Supplied data:

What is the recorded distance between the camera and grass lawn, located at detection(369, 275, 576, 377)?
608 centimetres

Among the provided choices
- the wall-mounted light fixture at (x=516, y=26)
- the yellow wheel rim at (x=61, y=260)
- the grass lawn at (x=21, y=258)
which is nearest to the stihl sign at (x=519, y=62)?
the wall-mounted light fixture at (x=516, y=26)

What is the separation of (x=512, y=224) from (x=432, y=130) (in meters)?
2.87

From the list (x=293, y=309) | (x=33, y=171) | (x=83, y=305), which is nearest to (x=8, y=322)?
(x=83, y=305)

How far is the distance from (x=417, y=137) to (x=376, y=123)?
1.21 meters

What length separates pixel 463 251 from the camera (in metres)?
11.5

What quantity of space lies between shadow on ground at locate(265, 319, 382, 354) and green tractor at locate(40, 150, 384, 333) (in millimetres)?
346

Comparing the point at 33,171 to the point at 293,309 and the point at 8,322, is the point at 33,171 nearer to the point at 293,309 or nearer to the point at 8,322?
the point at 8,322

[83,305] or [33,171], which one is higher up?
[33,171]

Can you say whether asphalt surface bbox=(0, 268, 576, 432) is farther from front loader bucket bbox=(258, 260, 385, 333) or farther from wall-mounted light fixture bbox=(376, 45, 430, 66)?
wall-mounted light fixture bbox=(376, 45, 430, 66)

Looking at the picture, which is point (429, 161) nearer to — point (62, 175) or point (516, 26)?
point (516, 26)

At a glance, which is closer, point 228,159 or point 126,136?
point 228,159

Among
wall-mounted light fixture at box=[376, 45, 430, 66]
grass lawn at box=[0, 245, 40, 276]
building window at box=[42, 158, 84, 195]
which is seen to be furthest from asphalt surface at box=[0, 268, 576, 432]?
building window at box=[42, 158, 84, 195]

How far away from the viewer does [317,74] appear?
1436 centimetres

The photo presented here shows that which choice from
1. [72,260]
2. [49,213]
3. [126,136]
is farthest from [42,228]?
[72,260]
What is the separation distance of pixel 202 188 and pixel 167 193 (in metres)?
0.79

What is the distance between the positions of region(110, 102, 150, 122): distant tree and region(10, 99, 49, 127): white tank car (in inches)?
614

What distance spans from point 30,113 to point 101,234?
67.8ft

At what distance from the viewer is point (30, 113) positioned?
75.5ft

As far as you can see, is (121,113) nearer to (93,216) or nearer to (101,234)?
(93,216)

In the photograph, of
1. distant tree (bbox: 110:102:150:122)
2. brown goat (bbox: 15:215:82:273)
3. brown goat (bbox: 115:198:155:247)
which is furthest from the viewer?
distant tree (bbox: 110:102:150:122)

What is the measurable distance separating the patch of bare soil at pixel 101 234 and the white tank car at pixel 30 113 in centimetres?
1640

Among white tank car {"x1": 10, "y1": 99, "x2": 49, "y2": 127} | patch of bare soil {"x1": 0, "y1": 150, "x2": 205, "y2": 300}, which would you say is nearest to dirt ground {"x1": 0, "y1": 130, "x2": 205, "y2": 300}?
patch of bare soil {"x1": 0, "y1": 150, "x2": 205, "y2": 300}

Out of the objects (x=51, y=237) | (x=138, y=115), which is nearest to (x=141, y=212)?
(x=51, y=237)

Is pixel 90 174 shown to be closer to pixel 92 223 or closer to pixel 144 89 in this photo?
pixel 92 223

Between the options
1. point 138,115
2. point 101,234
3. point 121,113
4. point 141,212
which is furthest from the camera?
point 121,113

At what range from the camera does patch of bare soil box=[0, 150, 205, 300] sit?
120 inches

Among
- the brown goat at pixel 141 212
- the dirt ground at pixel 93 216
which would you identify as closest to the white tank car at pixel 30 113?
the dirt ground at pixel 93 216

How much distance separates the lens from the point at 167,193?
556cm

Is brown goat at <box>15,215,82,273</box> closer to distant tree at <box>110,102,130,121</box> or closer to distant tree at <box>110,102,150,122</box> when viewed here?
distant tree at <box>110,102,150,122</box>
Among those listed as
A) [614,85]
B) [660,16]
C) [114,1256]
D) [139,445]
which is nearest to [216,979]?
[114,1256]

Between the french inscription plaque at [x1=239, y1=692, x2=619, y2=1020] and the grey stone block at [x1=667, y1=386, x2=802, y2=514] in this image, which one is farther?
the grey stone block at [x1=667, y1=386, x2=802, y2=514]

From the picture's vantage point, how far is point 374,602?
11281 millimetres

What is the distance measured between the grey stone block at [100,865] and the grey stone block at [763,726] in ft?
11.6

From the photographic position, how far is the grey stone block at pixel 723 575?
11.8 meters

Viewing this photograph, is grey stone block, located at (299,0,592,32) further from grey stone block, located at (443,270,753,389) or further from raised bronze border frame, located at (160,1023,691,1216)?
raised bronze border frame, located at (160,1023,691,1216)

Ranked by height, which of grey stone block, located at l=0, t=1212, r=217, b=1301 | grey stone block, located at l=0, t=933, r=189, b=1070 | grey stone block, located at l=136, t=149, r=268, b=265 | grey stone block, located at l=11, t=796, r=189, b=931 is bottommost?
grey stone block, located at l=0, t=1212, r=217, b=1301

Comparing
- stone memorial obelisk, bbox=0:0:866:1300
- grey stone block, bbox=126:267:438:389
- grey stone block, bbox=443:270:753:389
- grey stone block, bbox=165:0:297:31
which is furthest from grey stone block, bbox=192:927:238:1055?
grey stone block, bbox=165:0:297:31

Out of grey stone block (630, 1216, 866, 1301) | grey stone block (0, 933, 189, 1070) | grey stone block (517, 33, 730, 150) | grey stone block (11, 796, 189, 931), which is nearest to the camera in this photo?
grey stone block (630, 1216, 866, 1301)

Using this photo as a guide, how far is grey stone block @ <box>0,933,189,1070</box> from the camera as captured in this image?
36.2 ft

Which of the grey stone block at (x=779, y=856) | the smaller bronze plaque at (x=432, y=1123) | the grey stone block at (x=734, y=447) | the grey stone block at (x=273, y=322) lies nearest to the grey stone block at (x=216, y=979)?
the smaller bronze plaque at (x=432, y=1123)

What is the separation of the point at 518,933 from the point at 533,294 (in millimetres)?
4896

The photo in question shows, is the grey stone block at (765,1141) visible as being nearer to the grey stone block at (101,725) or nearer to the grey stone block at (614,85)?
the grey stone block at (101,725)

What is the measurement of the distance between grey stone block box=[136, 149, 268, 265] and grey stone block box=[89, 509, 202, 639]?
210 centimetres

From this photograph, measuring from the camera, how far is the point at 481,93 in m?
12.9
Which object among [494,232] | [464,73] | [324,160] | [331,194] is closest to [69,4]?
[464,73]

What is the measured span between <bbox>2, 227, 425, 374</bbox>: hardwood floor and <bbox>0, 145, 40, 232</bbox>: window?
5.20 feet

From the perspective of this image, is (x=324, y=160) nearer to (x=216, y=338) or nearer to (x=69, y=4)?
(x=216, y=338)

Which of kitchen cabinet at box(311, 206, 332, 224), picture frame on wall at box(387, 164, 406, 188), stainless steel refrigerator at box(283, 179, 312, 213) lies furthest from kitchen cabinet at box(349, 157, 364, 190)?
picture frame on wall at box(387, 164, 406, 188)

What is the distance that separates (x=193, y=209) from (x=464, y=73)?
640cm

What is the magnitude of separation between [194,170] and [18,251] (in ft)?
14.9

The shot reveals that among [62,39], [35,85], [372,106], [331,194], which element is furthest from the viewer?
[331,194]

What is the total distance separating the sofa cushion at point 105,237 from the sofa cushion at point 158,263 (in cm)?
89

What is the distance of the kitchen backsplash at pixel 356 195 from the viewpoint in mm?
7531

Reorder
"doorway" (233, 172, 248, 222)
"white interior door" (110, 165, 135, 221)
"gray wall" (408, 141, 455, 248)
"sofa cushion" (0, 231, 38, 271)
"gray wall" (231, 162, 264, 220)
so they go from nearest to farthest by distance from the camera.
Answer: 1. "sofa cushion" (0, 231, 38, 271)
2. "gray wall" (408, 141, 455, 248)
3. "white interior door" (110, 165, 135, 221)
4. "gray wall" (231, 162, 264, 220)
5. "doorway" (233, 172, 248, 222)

Set task: Only the lines from the one that contains "What is the total" through the last line should be repeated, each exactly as it stands, with both ends included.

Output for this exercise:
What is the total distance separating the sofa cushion at point 105,237 from the sofa cushion at point 158,263 (in cm)?
89

What is the distance of the kitchen backsplash at pixel 356 195 from the viewpoint in mm?
7531

Reorder
"doorway" (233, 172, 248, 222)
"white interior door" (110, 165, 135, 221)
"gray wall" (408, 141, 455, 248)
"sofa cushion" (0, 231, 38, 271)
"gray wall" (231, 162, 264, 220)
so they go from nearest to farthest by distance from the camera.
Answer: 1. "sofa cushion" (0, 231, 38, 271)
2. "gray wall" (408, 141, 455, 248)
3. "white interior door" (110, 165, 135, 221)
4. "gray wall" (231, 162, 264, 220)
5. "doorway" (233, 172, 248, 222)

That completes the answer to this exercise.